>> start Given passage

The figure of fifty percent is, admittedly, just a tad fictitious, but it is certainly arguable that in order to be considered a women's music group that group would have to comply with the basic conditions of the genre more than half of the time. This definition sounds complex and even unwieldy, but it does in fact reflect the way in which women's music is defined as McRobbie and Garber (2000) suggest. Art is almost always complicated.

This interview with singer/songwriter Teresa Trull on Technodyke summarizes a number of the complexities and ambiguities in the world of women's music today:

As far as Women's music is concerned, I think it was high time for it to change from what I considered to be a narrow definition. Women's music was momentarily weakened as I was, but the diversification was long overdue.

RZ: The women's music festival circuit brought many artists to a greater prominence, developed the women's community and brought many diverse elements together. With rising acceptance of women (and lesbian) musicians in the mainstream music world, is the age of women's music festivals over?

TT: Heavens no...BUT... just as in the industry, when women's culture and lesbians are more generally accepted, you are going to see less need for a separatist environment and more leaning towards worldly and humanist events. The creative people that that diversifies and include will probably enjoy a greater success. I know that growth for some of us old timers is hard, but I, for one, welcome leaving the womb and I hope for a truly brave, new world. I am proud of my roots and know that certainly there are many battles yet to be fought but we also have to embrace the new and be glad for the changes.

Trull's interview brings up an important point, which is the nature of the relationship of lesbians and "lesbian music" to women's music. This is a relatively new issue, given that so few lesbians were open about their sexuality until recently, and it plays into the larger issue of who is included in the community of women that women's music is addressing. Today that community tends to be defined very broadly indeed as women of different classes, races, and generations are included.

>> end Given passage
>> start Record set

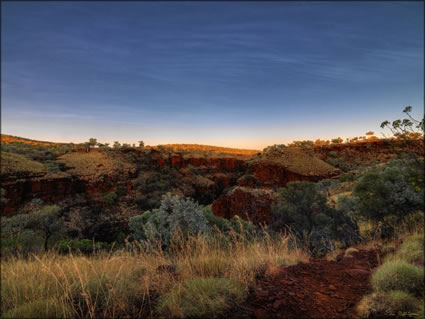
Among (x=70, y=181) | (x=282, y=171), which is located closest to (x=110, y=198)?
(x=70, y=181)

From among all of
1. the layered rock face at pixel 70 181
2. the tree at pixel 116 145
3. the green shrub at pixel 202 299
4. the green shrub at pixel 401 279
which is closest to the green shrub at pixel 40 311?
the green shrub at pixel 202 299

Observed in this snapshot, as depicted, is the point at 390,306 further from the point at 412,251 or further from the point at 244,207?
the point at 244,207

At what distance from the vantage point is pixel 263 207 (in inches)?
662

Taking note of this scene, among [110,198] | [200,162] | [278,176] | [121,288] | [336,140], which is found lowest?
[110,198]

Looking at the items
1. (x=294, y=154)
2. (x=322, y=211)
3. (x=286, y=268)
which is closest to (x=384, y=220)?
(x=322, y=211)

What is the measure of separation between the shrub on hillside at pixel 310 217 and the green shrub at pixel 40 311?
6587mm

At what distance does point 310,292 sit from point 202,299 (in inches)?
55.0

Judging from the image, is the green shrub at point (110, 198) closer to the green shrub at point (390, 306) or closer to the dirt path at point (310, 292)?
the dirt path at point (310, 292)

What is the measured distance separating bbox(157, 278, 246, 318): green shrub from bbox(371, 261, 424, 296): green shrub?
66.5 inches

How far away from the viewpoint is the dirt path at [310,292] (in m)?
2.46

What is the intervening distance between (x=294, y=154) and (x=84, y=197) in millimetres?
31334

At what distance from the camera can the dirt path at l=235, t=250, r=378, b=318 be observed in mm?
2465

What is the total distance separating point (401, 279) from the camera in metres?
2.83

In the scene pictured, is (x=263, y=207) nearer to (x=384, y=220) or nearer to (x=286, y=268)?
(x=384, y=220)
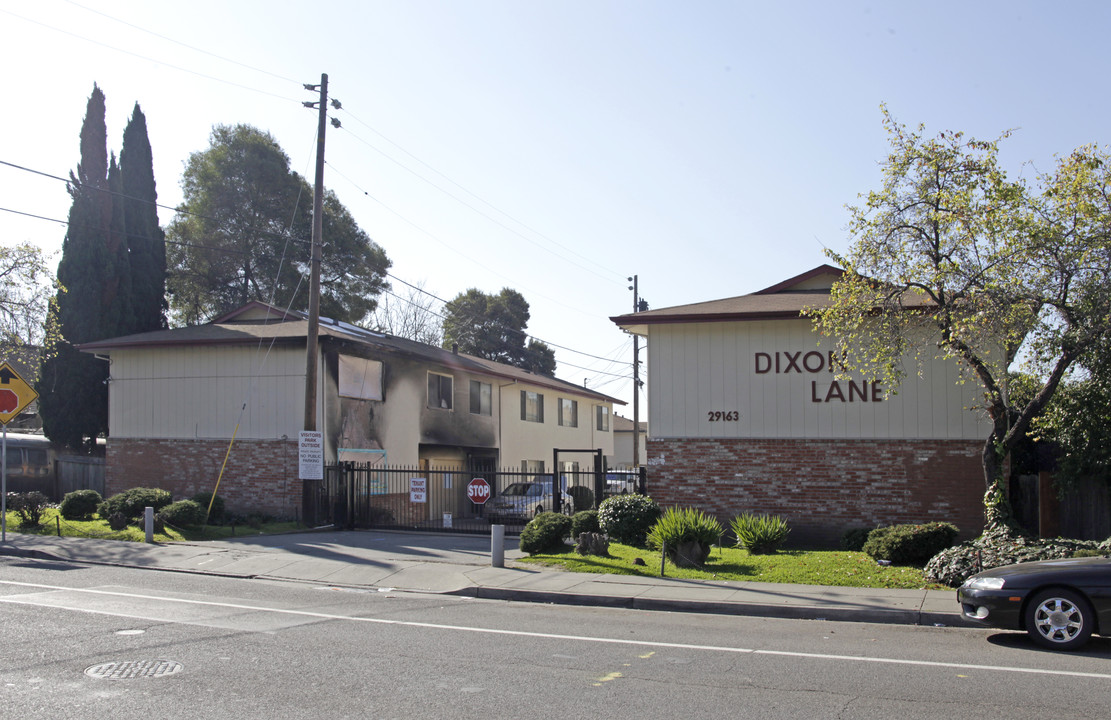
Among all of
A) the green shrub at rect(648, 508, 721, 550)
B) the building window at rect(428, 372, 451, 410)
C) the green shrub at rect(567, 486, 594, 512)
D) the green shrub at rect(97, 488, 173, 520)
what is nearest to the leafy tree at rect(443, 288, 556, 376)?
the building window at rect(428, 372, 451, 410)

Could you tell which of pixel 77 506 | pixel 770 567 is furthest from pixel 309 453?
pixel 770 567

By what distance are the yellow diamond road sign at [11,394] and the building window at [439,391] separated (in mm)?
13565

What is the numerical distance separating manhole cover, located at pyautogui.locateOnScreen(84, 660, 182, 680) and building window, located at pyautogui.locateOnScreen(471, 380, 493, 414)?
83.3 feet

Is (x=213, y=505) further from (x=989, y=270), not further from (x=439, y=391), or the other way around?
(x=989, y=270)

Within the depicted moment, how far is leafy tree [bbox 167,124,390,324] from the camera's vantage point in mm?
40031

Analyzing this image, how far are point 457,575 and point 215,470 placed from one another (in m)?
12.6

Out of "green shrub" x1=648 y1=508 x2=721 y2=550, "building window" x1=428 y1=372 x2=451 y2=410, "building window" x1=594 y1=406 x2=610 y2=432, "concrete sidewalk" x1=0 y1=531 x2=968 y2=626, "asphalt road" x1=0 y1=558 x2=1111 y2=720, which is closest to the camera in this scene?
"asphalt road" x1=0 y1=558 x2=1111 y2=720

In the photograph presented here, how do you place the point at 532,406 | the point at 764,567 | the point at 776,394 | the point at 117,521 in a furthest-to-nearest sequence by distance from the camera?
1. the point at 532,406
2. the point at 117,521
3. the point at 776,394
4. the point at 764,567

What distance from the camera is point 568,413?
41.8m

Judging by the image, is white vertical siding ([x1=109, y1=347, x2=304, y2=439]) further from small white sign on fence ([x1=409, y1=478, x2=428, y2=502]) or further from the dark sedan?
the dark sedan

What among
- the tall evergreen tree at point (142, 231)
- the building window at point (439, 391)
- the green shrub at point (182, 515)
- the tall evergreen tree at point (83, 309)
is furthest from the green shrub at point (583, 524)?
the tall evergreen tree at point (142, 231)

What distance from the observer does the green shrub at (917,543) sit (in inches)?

>> end Record set

Exercise brief: In the text about women's music, list everything the interviewer says the women's music festival circuit did. Only the text about women's music is needed here.

Answer to the task:
- It brought many artists to a greater prominence.
- It developed the women's community.
- It brought many diverse elements together.